Mehr als sonst getrunken
Laut diesem Bericht sei der Fürstbischof auf Einladung des in Mergentheim residierenden Hochmeisters des Deutschen Ordens mit auf der Jagd gewesen. Bei der anschließenden Tafel und danach sei mehr als sonst getrunken worden, was Fichtl auf die große Wärme zurückführte, die am Tag geherrscht habe. Schon am Abend habe sich der Fürstbischof übel befunden. Er habe sich mehrmals erbrechen müssen, so dass er sich schon am nächsten Morgen gegen acht Uhr auf die Heimreise begeben habe, die über Löffelstelzen, Oesfeld und Bütthard nach Würzburg führen sollte.
Als sich die Kutsche des Fürstbischofs „außerhalb Löffelstelz“ befand, habe man die Pferde angehalten. Da dem Fürstbischof so übel gewesen sei, seien unter einem Baum etliche Mäntel gestapelt worden, auf die er sich gelegt habe. Zudem sei aus Löffelstelzen ein Bett herbeigeschafft worden, damit sich Schönborn darauf niederlegen konnte. Bald darauf sei er von Schüttelfrost in die Höhe getrieben worden. Sein Beichtvater sei gerufen worden, der ihm die Absolution erteilt habe. Nach einem Aderlass, bei dem aber kaum noch Blut geflossen sei, sei er zwischen neun und zehn Uhr „seeligst“ verschieden.
Der Augenzeuge Franz Ludwig Fichtl bekräftigt am Ende seines Berichts, dass er das Unglück gehabt habe, neben anderen den traurigen Zufall mit angesehen zu haben, von dem er noch bestürzt sei. Zudem hält er das Datum seines Schreibens fest: 19. August 1724, also einen Tag nach dem Tod des Fürstbischofs.
Steinerne Zeugen sprechen
Kommen wir nun auf die steinernen Zeugen des plötzlichen Ablebens des Fürstbischofs zu sprechen. Da gibt es auf der einen Seite den schon erwähnten Bildstock bei Löffelstelzen, der die Aufschrift „Memento mori“ und die Jahreszahl 1751 trägt. Er wurde 27 Jahre nach dem Tod des Fürsten im Auftrag eines Deutschordensbeamten errichtet.

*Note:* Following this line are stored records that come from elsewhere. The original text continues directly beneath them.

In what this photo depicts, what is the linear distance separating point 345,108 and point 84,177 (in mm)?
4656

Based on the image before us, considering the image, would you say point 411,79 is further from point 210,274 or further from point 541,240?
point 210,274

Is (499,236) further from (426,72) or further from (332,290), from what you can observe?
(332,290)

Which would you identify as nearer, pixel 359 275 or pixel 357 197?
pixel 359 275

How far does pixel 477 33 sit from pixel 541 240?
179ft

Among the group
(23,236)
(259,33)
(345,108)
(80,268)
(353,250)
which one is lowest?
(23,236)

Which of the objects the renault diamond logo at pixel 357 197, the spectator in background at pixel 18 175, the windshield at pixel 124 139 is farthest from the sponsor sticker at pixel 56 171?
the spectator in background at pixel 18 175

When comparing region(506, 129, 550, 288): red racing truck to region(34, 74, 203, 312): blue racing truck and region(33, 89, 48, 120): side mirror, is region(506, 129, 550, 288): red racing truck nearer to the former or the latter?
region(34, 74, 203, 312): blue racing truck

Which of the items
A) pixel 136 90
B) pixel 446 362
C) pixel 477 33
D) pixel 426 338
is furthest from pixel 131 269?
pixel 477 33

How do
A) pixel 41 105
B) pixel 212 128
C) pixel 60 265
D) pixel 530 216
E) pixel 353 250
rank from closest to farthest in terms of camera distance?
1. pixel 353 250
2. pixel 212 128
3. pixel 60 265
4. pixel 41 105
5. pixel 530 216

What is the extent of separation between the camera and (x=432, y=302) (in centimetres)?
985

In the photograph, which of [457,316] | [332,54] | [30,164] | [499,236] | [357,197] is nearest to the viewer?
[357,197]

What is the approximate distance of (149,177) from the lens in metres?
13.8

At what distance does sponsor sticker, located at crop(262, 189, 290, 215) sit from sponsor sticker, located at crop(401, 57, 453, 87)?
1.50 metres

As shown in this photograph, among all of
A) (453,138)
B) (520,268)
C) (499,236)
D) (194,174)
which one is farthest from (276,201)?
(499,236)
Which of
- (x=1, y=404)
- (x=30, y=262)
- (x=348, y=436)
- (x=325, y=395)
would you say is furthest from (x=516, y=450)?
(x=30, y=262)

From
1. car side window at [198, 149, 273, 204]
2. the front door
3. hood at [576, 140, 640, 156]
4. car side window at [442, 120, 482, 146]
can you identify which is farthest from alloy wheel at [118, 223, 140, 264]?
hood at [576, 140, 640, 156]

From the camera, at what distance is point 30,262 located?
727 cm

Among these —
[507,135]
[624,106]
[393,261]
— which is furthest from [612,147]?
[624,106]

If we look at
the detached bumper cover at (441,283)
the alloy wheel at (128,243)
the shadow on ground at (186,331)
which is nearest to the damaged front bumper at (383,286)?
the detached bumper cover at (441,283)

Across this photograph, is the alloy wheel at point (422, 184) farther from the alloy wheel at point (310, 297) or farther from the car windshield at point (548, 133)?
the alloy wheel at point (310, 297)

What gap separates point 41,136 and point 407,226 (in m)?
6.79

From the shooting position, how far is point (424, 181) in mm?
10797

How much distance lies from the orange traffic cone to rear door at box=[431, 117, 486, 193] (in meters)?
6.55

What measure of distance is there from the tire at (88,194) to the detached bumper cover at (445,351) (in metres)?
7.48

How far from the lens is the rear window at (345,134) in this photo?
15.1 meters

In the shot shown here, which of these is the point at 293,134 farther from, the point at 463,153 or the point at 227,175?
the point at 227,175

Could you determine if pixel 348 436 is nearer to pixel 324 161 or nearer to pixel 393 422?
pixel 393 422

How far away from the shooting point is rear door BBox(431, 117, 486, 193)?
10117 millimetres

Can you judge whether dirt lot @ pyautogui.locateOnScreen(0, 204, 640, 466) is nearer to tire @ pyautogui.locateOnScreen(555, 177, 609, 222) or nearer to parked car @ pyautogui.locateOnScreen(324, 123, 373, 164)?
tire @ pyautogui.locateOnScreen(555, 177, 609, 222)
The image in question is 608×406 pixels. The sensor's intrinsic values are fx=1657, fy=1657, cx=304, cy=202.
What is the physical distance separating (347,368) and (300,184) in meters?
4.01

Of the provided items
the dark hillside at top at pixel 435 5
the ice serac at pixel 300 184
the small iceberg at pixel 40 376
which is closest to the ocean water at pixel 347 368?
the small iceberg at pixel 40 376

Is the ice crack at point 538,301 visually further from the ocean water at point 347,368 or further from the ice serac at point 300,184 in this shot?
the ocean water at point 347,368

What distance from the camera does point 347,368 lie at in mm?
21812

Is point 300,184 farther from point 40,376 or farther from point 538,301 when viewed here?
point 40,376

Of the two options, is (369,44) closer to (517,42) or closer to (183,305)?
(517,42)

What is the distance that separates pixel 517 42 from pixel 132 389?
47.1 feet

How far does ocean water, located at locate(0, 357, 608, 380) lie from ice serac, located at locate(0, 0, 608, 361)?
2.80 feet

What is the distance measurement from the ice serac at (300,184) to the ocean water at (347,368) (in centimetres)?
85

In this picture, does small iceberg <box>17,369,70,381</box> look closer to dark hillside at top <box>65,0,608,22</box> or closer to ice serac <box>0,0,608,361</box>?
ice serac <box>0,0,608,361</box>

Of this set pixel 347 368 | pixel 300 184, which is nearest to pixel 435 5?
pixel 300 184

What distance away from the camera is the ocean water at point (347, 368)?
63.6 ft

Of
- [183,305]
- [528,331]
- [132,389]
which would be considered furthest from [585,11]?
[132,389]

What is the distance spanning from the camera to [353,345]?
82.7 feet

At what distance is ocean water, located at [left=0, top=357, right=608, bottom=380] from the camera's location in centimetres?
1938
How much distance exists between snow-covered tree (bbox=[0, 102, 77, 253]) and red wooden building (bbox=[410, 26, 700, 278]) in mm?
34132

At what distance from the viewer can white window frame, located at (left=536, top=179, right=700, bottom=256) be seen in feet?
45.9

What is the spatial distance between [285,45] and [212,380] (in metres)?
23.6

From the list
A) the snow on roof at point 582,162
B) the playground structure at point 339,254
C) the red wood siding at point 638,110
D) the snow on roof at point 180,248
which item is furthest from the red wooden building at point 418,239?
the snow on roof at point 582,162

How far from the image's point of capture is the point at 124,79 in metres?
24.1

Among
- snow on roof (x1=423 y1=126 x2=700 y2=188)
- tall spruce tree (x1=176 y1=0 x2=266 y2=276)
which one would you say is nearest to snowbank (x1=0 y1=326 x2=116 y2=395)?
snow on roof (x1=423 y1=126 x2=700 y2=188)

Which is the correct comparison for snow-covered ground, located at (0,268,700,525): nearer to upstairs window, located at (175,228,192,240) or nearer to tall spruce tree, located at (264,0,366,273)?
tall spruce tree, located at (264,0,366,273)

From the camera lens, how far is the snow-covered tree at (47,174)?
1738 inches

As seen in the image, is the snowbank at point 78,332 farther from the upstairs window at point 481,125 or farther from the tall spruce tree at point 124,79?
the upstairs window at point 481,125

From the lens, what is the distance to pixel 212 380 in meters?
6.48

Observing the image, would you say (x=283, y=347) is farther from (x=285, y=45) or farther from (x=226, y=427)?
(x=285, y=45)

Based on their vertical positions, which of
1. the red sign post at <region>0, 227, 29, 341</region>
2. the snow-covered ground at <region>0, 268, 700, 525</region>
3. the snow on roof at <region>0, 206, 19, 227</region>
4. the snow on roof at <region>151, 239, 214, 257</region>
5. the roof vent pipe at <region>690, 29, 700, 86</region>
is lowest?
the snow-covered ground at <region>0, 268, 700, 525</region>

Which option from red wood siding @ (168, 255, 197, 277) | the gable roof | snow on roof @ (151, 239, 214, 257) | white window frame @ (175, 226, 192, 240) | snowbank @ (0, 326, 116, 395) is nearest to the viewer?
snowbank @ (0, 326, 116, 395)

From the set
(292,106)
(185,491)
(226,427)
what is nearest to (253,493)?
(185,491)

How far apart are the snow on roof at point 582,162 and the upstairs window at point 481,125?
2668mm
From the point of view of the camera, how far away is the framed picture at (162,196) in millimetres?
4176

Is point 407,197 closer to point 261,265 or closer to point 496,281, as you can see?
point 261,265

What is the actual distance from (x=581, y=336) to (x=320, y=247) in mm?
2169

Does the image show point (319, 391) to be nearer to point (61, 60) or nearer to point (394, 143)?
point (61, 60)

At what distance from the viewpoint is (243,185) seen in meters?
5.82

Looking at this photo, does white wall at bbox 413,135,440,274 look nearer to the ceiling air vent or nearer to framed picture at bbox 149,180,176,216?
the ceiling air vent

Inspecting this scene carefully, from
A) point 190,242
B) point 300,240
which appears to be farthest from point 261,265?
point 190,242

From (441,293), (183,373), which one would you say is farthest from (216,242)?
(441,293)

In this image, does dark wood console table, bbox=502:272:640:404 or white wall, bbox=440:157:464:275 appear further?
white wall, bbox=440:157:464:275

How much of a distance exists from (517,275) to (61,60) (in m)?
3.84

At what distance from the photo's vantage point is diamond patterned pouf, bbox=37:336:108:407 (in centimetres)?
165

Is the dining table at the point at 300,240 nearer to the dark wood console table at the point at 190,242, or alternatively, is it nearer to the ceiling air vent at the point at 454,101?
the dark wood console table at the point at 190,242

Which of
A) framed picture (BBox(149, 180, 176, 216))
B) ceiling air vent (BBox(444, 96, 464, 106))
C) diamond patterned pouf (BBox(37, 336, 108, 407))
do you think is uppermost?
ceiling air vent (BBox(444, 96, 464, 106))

Nach über 100 Jahren ließ der Würzburger Bischof den Bildstock 1852 renovieren, wobei erst dann die Inschrift am Sockel angebracht wurde: „Hier starb unerwartet schnell Fürstbischof Philipp Franz Graf v. Schönborn…“.
Die fast lebensgroße Figur des Bildstocks stellt den hl. Bruno dar, den Gründer des Karthäuserordens. Der Heilige in Ordenstracht hält ein Kreuz in Händen.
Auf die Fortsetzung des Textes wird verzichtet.